Extract =>
★ ★ ★ ★ ★

By Dr. Alex Sternberg

The Life Of Marton Sternberg, Part 5

In Part 4, Marton arrives in Auschwitz and is given a prisoner number and uniform.

After a few weeks in Auschwitz, Marton and his group, those who survived the first selection, were boarded on to trains and shipped to Wustegiersdorf, known as Gluszyca in Poland, near the Czechoslovakian border. It was a short ride, a couple hundred kilometers from Auschwitz. Wustegiersdorf was one of the many sub-camps of the huge Gross-Rosen concentration and labor camp complex. Many of these camps were interconnected with the huge and wholly secret Project Riese.

The Wustegiersdorf labor camp was built in April 1944 and was mainly populated by Hungarian and some Polish Jewish slave laborers. As an add-on in the vast complex, it was not ready to accommodate the laborers at first. But the needs of the German war effort dictated that it be built in haste to accommodate German labor needs.

Marton had no idea what lay in store for them. They were housed in a large building that was reputed to belong to the large Perutz textile company. By the time Marton’s group was housed there, it did not exhibit any evidence of ever having been a textile factory. No machines, knitting mills, or tables or furniture of any kind were visible anywhere.

Marton was, well-acquainted with the Perutz name. Just a few blocks from his house on Eszterhazy Street in Pápa loomed the large Perutz textile factory. The Perutz brothers came from Bohemia and established their factory in Pápa. They employed hundreds of townsfolk as one of the main employers in town.

★ ★ ★ ★ ★

Problem set =>
a - Please write out the part of the Marton Sternberg extract that begins at the words "The Wustegiersdorf labor" and stops after "were visible anywhere.".
b - Answer these questions from the Marton Sternberg extract, one per line:
(i) In what month and year was the Wustegiersdorf labor camp built?
(ii) What is Wustegiersdorf called in Poland?
(iii) Where did the Perutz brothers come from?
c - The Marton Sternberg extract names things that were not visible anywhere in the building where Marton's group was housed. List all of them.
The data has no connection to the Marton Sternberg extract.

Record list =>
★ ★ ★ ★ ★

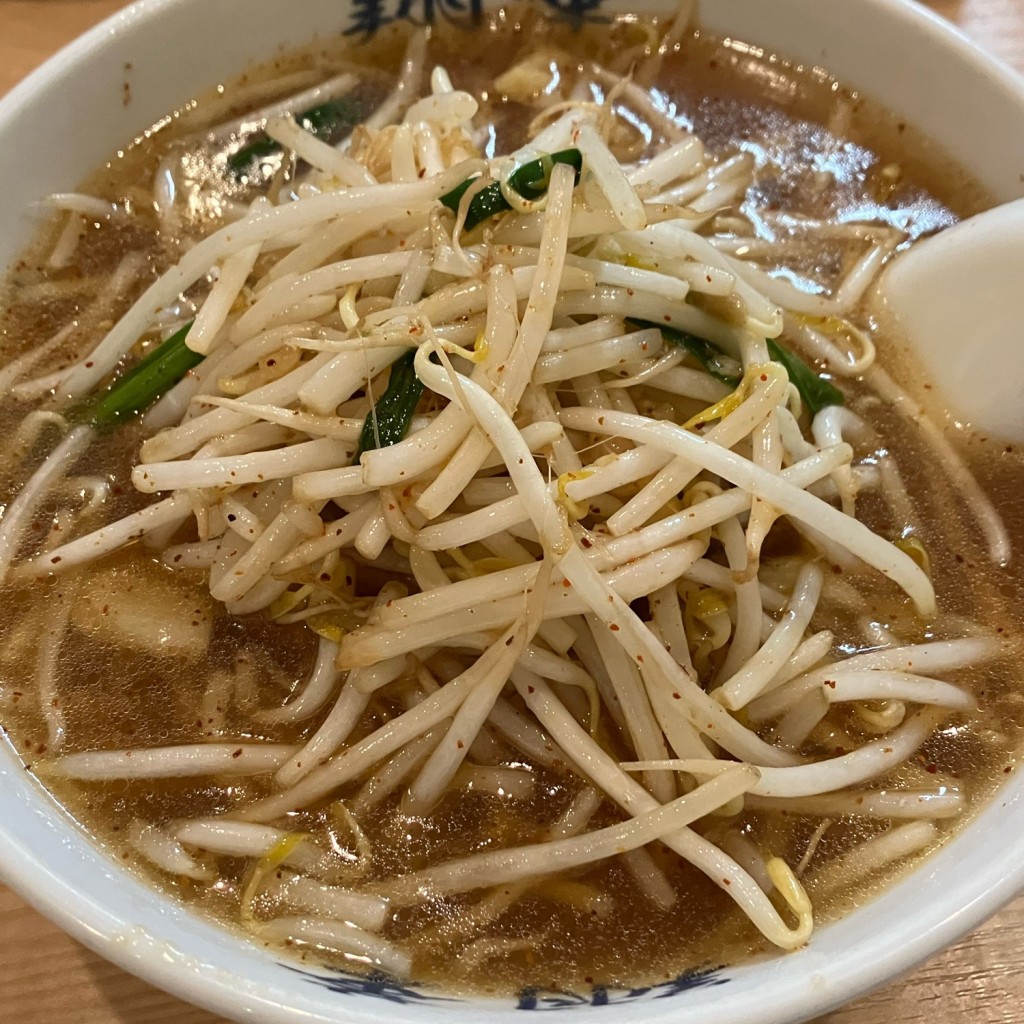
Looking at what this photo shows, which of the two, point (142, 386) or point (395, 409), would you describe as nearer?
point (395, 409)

★ ★ ★ ★ ★

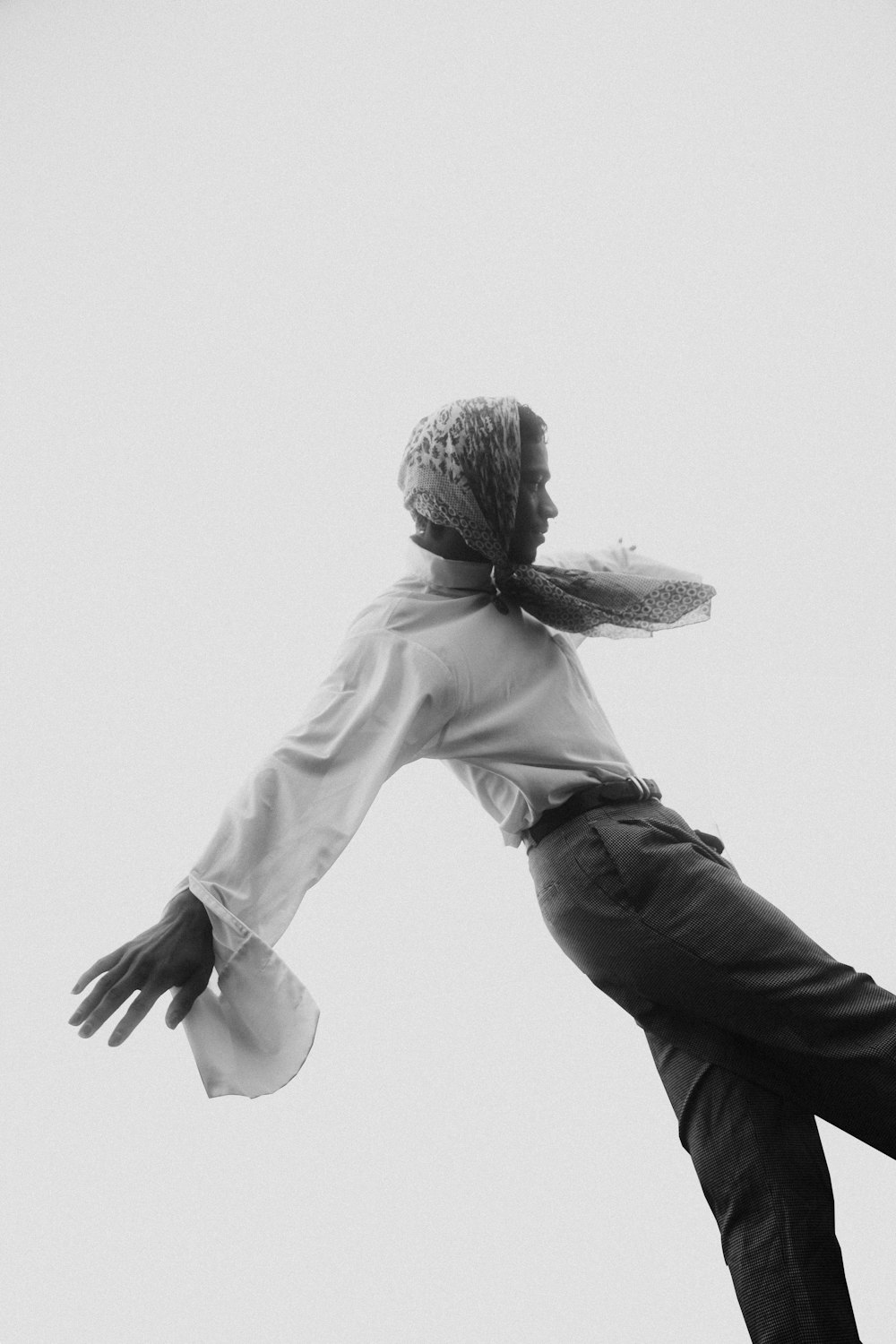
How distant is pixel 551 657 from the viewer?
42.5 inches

★ ★ ★ ★ ★

Replies =>
a -
The Wustegiersdorf labor camp was built in April 1944 and was mainly populated by Hungarian and some Polish Jewish slave laborers. As an add-on in the vast complex, it was not ready to accommodate the laborers at first. But the needs of the German war effort dictated that it be built in haste to accommodate German labor needs.

Marton had no idea what lay in store for them. They were housed in a large building that was reputed to belong to the large Perutz textile company. By the time Marton’s group was housed there, it did not exhibit any evidence of ever having been a textile factory. No machines, knitting mills, or tables or furniture of any kind were visible anywhere.

b -
(i) April 1944
(ii) Gluszyca
(iii) Bohemia

c - Machines, knitting mills, tables, furniture of any kind